Well…she has made a few decisions that have made me so proud. She broke-up with her boyfriend (DO NOT tattle on me that I am sharing this) because he was basically trying to control her and not respect her boundaries (again NO telling her that I am sharing this). The beautiful part is the thing that I have told her over and over is to ask herself “How do you feel about YOURSELF when you around X?” I never gave her a list of specific do’s and don’ts except for the whole sex thing but even then I acknowledged that ultimately it is her choice. So when she told me why she broke up with the beau, I was so impressed that…it worked. He made her feel like crap and she decided he wasn’t worth it. The beauty of it is as time has went on his true character has emerged…it isn’t pretty.
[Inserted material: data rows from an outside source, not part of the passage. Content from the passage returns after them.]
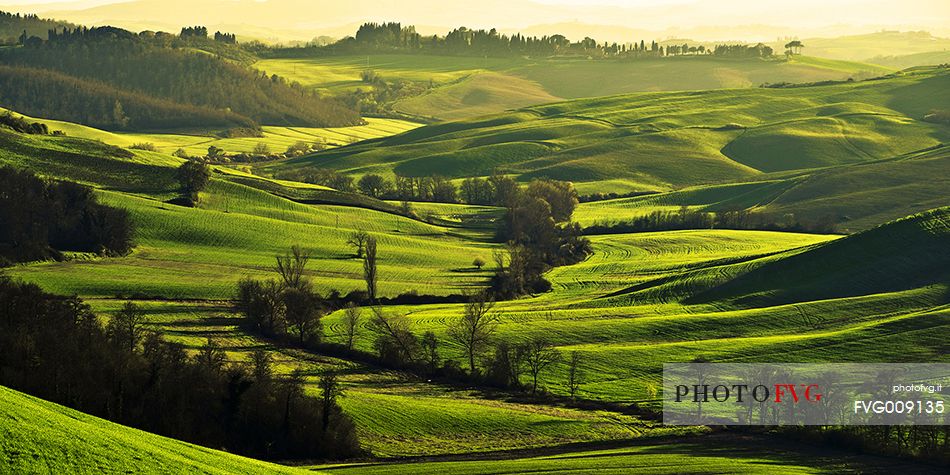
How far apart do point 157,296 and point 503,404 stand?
4588cm

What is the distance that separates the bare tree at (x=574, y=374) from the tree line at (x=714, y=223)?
75175 mm

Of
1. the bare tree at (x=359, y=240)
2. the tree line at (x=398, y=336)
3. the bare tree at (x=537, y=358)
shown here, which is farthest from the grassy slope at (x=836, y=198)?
the bare tree at (x=537, y=358)

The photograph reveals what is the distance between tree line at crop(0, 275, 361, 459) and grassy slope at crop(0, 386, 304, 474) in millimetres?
12187

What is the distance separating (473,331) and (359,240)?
179 ft

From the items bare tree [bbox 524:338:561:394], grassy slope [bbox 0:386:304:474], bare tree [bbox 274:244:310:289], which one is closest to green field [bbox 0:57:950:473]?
grassy slope [bbox 0:386:304:474]

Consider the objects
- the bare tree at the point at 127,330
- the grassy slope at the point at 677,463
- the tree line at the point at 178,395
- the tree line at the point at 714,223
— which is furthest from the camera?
the tree line at the point at 714,223

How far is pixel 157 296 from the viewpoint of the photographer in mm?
109750

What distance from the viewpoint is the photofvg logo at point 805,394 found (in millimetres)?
67562

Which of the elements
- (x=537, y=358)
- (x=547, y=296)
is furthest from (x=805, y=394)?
(x=547, y=296)

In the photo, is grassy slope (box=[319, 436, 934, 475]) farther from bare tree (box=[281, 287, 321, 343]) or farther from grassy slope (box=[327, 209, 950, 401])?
bare tree (box=[281, 287, 321, 343])

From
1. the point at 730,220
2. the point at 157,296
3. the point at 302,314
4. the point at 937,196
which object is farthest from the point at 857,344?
the point at 937,196

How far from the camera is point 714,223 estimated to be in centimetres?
16625

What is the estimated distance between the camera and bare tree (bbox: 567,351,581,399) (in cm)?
8012

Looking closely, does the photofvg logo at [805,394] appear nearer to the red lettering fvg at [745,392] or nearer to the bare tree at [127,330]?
the red lettering fvg at [745,392]
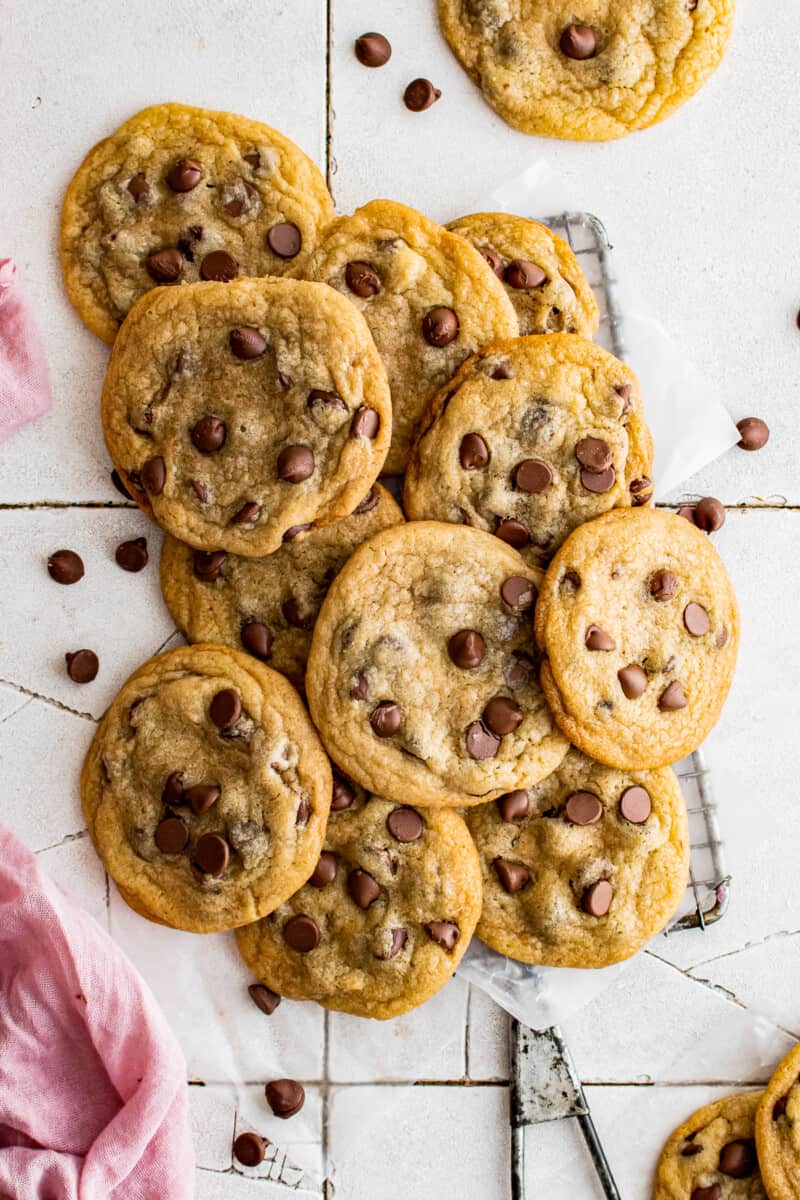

The reason I had her ask how she felt about herself when she is around x is because it will tell one of two things. Either she IS being treated like crap and feeling insecure or she is feeling insecure and questioning her self-worth because she is unsure of herself. In either scenario it is a tell tale sign that she is not ready to be in a relationship. A good and healthy relationship requires a solid sense of self. If she herself is too immature to handle a relationship it will show when she answers said question, if her boyfriend is the immature one it will show, too, most likely it is a combination of both…which is why as I support her and side with her I try not to demonize him too much but just enough
I am both loving and anxious about this stage of parenting. I am constantly recalling the memories I have of my teen years. The one nice thing about about starting our family young is my memory of the teen years is still quite fresh. It is still hard to be on the other side of the coin.
Dr. Paul said,
May 12, 2008 @ 9:49 pm
What an adventure - I have three teens, and one on the way (she’s 11 since Thursday). You are on to something important with the “no” thing. If you can find your way to “yes” it changes a lot for teens. I also believe that parents are generally very generous and benevolent for the most part. Some of the parents who come through my office think that restriction of privileges is the best form of discipline. A slight reframe leads us to allowing privileges contingent on good behavior - it just sounds a whole lot better.
Amy DeWallace said,
May 13, 2008 @ 9:52 am
I was again impressed with your family on Saturday when I got to chat a bit with your darling teenager. She’s a smart cookie and definately has a sense of herself. I told her how lucky she is to have parents like you guys who really make it clear that you care about her life. She agreed!